» REQUIRED ACTIONS:
a – In the excerpt on China's industry and trade, rewrite the part that opens with the words containing "I believe China’s" and closes with "Chinese EV shipments.", replacing "pre-emptive" with "preventive".
b – Answer these questions from the excerpt on China's industry and trade:
(i) Which city neighbors Dongguan?
(ii) What nationality was the company the American executive worked for?
(iii) Where is a rapid expansion of Chinese EV shipments taking place?
c – Continue the excerpt on China's industry and trade from its final sentence.

» DOCUMENT EXCERPT:

Now Dongguan and neighboring Shenzhen have built themselves into China’s equivalent of Silicon Valley. It’s all startups and technological innovation. But as Hu at the Global Times referenced, the spark of originality may be lacking along a production chain that was originally designed to copy and mass produce.
It’s true that Chinese intellectual-property theft is rife. One Chinese venture capitalist told me that she was in a group hearing pitches from startups seeking funding. If they liked a pitch, they didn’t fund the company, but instead asked among the v.c. group, “So who wants to set up their own startup to do this?”
Multinationals have also often been forced to transfer their technology to local partners, who may seek to then go it alone. An American executive working for a Dutch company recounted being in a meeting in China where the main question from the local partners was, “How do you make this?” He assumed that, if the Dutch company spilled its production secrets, the overseas partner would be cut out of the loop as quickly as possible.
I believe China’s response will be measured. These tariffs actually apply to relatively few Chinese goods. For instance, it’s true there are essentially no Chinese EVs being imported into the United States at the moment, because the existing tariffs already made it unattractive. So the extra trade duties are pre-emptive. Europe, on the other hand, is witnessing a rapid expansion of Chinese EV shipments.

» EXCERPTED DATA:
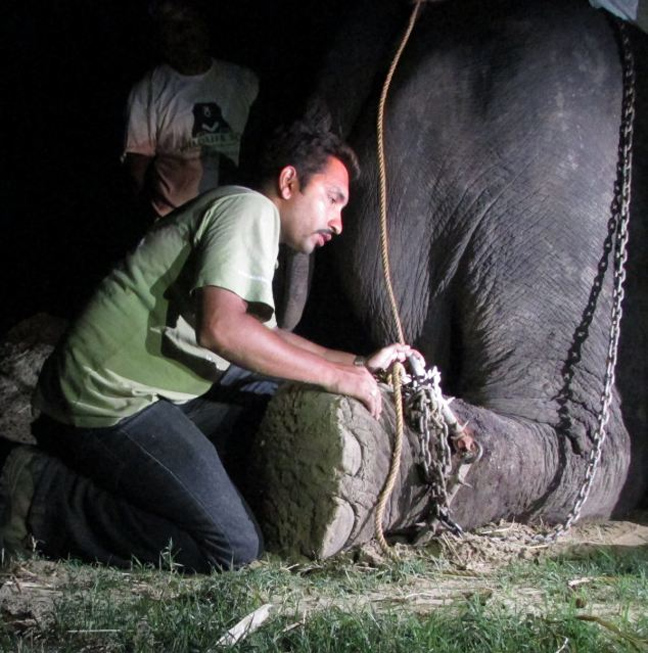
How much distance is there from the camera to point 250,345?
3377 mm

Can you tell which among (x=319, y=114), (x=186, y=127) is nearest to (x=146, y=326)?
(x=319, y=114)

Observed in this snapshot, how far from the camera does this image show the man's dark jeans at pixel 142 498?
361cm

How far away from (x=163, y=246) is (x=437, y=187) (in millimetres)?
1357

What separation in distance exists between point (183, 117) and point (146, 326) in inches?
75.0

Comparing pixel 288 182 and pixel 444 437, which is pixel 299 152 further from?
pixel 444 437

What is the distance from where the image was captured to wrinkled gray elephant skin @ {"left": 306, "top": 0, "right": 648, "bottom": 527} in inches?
172

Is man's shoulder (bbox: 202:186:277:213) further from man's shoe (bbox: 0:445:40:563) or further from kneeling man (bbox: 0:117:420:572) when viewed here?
man's shoe (bbox: 0:445:40:563)

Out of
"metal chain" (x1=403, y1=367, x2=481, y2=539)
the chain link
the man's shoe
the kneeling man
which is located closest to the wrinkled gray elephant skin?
the chain link

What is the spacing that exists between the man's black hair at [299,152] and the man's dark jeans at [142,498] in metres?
0.82

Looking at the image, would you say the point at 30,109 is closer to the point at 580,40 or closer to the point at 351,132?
the point at 351,132

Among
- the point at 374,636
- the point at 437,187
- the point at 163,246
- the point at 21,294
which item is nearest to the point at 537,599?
the point at 374,636

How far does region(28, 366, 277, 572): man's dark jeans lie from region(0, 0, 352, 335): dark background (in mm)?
3120

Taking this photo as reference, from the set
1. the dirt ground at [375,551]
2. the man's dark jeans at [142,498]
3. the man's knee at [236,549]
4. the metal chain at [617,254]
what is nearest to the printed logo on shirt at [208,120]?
the dirt ground at [375,551]

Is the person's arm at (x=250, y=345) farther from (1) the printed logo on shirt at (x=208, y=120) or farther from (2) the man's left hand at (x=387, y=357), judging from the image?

» ANSWERS FOR THE EXERCISE:
a –
I believe China’s response will be measured. These tariffs actually apply to relatively few Chinese goods. For instance, it’s true there are essentially no Chinese EVs being imported into the United States at the moment, because the existing tariffs already made it unattractive. So the extra trade duties are preventive. Europe, on the other hand, is witnessing a rapid expansion of Chinese EV shipments.

b –
(i) Shenzhen
(ii) Dutch
(iii) Europe

c –
Will China retaliate against overseas producers such as Tesla TSLA and Apple AAPL, with a large manufacturing presence in China? I would doubt it. It’s far more likely that China will respond with tariffs against the import of a symbolic range of U.S.-made goods. Farmers, beware. Crops and something flashy and headline-grabbing like California wines may be top of the list.
China is desperate to catch up in sectors such as semiconductors. While Chinese President Xi Jinping has directed heavy investment into the sector, analysts say it will take years for the country to catch up. And given the leaps and bounds seen in memory and data processing speeds, catching up can still leave you behind.
So while some Chinese government agencies are reportedly telling technology companies to cut back on their purchases of foreign-made chips, particularly in the field of Artificial Intelligence, China does still depend on Western tech. U.S. companies such as Nvidia NVDA, in particular, have a solid jump on any competition.
On the other hand, tariffs on Chinese solar panels are not going to reignite the U.S. solar-panel industry. That bird has flown. China can produce these low-cost cells at a far cheaper price than will ever be competitive in the United States.
And indeed Tai’s proposal does include a carve out where there would be 19 exclusions for solar manufacturing equipment that’s used in U.S. domestic manufacturing already. Where Chinese goods are essential for U.S. production, there’ll be a way to import successfully and cost-efficiently into the United States.
China will no doubt reposition exports, with Southeast Asia recently seeing a rapid increase in Chinese shipments into the region. China now accounts for 21.3% of imports into other Asian countries, up from 15% a decade ago. India and the ASEAN bloc have been prime destinations.
On the EV front, it means U.S. consumers will not be able to get their hands on vehicles that can cost as little as US$10,000 in China. The Chinese manufacturers now have models at all price points, from entry-level cars to supercars. Costs will stay higher in the United States, with less choice.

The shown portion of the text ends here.